----- SOURCE MATERIAL
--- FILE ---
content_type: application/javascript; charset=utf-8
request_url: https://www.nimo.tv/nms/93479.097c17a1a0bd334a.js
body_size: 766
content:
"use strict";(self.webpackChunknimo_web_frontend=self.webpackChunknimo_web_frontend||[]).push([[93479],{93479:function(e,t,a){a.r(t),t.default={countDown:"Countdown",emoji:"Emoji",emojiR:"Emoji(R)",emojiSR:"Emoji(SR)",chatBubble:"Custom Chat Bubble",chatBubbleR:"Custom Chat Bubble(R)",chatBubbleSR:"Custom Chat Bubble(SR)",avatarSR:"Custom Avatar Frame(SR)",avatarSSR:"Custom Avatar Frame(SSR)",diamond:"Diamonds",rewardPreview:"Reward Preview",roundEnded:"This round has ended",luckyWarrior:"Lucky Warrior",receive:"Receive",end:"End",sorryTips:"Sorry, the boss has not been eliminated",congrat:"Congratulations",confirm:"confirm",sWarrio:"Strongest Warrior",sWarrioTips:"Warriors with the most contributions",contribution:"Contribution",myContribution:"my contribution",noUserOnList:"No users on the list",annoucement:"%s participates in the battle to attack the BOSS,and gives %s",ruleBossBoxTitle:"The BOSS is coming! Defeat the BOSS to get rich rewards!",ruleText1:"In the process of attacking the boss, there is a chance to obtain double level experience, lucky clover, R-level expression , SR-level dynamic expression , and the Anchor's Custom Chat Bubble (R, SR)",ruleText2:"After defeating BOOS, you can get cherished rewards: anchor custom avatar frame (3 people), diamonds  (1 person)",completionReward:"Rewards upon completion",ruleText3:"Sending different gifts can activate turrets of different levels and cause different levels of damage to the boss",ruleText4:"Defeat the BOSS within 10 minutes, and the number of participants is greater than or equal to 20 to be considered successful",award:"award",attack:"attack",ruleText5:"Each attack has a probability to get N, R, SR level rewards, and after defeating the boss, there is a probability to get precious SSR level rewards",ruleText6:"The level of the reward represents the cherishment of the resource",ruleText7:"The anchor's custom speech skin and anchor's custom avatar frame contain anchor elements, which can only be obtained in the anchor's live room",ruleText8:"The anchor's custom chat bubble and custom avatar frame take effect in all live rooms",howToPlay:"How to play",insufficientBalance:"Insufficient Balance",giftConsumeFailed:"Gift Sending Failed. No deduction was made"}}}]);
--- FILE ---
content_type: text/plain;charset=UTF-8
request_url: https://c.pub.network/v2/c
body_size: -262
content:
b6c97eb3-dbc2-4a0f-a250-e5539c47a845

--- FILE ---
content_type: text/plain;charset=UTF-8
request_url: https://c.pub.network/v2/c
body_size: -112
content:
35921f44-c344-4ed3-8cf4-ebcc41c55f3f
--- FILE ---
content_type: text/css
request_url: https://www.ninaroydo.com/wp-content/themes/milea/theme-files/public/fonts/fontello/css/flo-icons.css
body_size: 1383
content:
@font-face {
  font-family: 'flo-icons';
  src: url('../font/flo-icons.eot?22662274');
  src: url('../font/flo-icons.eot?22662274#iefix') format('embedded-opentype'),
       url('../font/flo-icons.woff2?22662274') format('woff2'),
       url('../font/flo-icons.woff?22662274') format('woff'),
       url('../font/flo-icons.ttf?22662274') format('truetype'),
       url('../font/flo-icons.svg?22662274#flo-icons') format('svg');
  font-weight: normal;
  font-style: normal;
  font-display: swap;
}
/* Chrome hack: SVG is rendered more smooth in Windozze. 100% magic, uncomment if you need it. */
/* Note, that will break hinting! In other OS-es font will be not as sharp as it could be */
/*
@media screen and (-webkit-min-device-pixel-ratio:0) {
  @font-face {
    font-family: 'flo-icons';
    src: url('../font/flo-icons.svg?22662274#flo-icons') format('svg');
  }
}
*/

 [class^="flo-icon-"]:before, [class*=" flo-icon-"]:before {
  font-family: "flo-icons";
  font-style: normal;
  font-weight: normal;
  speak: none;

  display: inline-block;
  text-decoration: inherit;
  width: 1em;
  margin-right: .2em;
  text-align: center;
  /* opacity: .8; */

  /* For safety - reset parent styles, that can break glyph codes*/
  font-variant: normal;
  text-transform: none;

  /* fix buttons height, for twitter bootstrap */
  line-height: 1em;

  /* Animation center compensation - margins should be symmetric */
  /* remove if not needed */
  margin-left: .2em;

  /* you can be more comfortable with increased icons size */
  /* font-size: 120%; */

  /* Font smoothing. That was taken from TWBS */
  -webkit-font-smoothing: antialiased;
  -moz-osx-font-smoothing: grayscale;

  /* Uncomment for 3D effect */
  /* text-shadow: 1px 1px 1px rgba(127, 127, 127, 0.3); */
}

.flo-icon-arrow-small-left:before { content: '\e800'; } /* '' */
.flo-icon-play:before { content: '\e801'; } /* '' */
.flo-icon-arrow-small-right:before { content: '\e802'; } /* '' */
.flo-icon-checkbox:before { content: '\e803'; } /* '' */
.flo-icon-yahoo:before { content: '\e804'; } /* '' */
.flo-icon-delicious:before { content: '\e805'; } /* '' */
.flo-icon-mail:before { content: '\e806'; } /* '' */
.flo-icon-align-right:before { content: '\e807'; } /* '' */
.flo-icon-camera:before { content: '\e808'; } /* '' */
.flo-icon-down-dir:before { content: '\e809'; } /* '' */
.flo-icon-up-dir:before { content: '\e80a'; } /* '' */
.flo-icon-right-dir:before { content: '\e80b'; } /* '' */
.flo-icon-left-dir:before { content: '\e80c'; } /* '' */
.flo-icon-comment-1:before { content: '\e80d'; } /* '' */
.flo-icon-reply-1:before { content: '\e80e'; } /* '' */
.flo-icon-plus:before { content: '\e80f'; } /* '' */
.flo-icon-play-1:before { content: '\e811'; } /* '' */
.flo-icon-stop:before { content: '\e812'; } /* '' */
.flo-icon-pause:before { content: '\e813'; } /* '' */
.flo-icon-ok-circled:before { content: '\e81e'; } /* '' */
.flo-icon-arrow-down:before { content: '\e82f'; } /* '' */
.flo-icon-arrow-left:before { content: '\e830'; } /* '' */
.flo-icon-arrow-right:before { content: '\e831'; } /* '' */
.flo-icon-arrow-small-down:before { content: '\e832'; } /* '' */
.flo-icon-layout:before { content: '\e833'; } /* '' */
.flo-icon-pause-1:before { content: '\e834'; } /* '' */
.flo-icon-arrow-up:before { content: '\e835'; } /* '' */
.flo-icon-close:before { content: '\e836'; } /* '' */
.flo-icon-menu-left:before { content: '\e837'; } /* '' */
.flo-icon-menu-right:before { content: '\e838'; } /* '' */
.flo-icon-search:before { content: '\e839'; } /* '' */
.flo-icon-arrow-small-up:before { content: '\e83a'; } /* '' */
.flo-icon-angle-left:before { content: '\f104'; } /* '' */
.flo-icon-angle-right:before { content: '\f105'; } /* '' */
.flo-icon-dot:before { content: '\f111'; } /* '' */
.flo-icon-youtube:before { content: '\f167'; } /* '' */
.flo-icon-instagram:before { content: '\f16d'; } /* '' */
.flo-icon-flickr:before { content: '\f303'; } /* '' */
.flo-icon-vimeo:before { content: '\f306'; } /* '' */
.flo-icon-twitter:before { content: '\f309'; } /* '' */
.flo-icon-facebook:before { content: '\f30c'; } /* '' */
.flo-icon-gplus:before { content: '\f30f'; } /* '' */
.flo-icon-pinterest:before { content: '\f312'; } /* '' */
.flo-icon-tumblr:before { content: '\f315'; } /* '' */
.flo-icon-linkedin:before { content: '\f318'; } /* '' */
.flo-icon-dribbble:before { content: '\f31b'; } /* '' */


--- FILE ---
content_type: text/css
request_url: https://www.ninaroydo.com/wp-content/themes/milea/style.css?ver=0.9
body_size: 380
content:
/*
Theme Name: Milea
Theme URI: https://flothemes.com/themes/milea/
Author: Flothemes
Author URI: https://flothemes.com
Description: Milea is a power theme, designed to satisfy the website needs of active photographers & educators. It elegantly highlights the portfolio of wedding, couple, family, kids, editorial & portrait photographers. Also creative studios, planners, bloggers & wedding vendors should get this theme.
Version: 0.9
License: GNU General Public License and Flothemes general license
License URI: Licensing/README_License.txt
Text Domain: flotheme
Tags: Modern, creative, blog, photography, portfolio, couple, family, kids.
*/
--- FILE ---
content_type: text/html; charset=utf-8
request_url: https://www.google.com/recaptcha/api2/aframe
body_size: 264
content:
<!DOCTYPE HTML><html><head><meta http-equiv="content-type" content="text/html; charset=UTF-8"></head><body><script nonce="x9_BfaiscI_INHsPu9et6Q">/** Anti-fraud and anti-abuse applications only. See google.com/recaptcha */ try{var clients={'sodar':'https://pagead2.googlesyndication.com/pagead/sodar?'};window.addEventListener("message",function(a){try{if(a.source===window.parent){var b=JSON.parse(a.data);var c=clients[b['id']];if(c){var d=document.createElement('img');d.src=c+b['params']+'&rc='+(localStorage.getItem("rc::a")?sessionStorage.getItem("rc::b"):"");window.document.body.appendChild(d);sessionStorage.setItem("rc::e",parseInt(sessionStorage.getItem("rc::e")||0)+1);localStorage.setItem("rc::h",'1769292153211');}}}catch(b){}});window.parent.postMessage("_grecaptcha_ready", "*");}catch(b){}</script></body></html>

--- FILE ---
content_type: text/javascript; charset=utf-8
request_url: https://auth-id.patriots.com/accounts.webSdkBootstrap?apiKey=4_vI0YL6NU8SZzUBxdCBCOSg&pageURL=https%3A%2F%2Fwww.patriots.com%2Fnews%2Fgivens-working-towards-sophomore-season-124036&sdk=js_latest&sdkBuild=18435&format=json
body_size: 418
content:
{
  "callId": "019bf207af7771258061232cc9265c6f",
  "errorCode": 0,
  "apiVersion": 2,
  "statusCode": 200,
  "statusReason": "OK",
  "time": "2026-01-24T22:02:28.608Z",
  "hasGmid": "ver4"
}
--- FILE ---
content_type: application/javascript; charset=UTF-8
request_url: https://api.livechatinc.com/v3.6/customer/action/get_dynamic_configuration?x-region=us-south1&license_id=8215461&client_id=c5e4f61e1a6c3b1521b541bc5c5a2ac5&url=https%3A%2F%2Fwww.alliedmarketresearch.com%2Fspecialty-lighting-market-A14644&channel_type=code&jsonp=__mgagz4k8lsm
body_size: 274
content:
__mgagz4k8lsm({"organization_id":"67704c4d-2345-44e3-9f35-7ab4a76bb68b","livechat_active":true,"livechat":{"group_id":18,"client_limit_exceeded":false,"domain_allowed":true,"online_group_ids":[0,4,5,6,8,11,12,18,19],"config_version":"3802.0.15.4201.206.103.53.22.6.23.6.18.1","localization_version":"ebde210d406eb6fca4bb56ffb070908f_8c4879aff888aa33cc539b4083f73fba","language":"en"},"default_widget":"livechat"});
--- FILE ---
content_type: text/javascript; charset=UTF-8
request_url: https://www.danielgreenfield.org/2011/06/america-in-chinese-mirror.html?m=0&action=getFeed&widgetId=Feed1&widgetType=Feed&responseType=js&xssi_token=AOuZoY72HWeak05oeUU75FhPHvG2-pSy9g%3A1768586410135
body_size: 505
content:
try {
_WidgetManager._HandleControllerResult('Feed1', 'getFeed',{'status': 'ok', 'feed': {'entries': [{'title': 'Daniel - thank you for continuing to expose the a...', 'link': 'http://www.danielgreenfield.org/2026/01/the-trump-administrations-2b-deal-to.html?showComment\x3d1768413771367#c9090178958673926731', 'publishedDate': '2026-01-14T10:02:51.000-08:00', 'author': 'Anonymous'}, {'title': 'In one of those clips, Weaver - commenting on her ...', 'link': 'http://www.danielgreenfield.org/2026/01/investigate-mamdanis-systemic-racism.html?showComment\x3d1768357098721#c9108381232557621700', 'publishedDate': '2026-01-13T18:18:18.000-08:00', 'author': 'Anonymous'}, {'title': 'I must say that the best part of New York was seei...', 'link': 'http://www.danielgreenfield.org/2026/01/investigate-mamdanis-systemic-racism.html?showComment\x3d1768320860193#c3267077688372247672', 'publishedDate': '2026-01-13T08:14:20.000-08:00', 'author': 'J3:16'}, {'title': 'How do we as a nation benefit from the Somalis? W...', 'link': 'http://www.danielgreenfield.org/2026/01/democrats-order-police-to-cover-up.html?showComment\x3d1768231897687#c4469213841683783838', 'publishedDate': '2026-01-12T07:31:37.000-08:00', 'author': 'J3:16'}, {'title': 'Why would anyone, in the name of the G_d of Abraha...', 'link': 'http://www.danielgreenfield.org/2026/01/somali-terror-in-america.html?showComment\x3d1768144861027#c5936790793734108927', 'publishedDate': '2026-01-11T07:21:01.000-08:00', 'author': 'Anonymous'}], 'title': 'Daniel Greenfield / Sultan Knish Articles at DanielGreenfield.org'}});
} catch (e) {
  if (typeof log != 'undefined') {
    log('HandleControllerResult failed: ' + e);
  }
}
----------
▶ PROBLEM DESCRIPTION
The lines to copy are those in the listing that contain "right".

▶ EXERCISE ANSWER
  margin-right: .2em;
.flo-icon-arrow-small-right:before { content: '\e802'; } /* '' */
.flo-icon-align-right:before { content: '\e807'; } /* '' */
.flo-icon-right-dir:before { content: '\e80b'; } /* '' */
.flo-icon-arrow-right:before { content: '\e831'; } /* '' */
.flo-icon-menu-right:before { content: '\e838'; } /* '' */
.flo-icon-angle-right:before { content: '\f105'; } /* '' */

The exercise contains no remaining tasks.